Letter From the Director-December 2022

Published on: Author: gmiller9 Leave a comment

Fall 2022 brought exciting change to the Oregon Folklife Network. We launched our newly updated Culture Keepers Roster full of new features that readers like you requested. A cohort of new graduate students originating from four different countries joined OFN’s newly hired Program Coordinator, adding staff language fluency in Spanish, Arabic, French, and Ukrainian. We delivered our inaugural Future of Traditions newsletter to over 200 culture bearers across the state, communicating funding opportunities to those we serve. Add in that I attended my first in-person professional conferences since Oregon’s COVID shutdown, and the sum is a joyful revelry in collective work.
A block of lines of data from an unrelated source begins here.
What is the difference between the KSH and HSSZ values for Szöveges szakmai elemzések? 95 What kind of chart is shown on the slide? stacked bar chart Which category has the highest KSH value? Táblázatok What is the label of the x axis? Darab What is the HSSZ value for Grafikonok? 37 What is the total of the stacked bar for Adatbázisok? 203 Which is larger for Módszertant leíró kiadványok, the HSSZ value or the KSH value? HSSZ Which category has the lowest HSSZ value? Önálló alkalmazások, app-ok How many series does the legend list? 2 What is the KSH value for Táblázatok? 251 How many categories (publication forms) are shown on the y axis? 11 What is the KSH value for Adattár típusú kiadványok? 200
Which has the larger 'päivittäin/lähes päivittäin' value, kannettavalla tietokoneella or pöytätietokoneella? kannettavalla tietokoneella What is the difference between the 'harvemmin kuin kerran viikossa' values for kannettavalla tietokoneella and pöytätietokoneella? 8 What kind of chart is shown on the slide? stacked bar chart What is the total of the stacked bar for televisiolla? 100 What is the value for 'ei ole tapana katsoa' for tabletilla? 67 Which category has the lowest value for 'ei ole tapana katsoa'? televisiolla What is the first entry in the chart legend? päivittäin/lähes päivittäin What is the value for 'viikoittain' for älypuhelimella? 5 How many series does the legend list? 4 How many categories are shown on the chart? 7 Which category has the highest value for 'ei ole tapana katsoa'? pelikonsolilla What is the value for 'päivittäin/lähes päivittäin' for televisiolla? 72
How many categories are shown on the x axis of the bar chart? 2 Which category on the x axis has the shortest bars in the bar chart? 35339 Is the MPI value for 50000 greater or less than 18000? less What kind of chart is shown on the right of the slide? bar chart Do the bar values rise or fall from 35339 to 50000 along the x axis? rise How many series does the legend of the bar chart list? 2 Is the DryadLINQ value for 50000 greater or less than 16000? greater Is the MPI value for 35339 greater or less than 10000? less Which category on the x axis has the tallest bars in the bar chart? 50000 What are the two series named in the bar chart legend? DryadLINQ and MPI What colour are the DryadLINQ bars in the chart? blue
Amid this uplifting feeling, however, there is also pervasive distress in Oregon’s cultural communities and our global society. Though traditional arts may appear a quiet and quaint sidebar, sustaining traditional practices is actually a critical element in addressing some of our greatest problems. Cultural practices from leather tooling and basketry to storytelling and dance invest our time, energy, and commitment in our humanity; they connect us with our heritage lands, languages, and foods, and reinforce the beliefs and values of our people, whoever we are.

Practicing tradition is seldom easy, efficient, or profitable, yet it is far more than honoring the past. It is activism for the future. Being rooted in tradition is a tremendous act of resistance—a commitment to moving forward against forces of change. My deep thanks to Oregon’s culture keepers, many of whom we have yet to meet, for your stamina and endurance as you hold steadfast to your ways and teach the rest of us why culture matters. By working collectively to support traditional arts, we will preserve the richness of the past, steward the vibrancy of our future, and better the world we share today.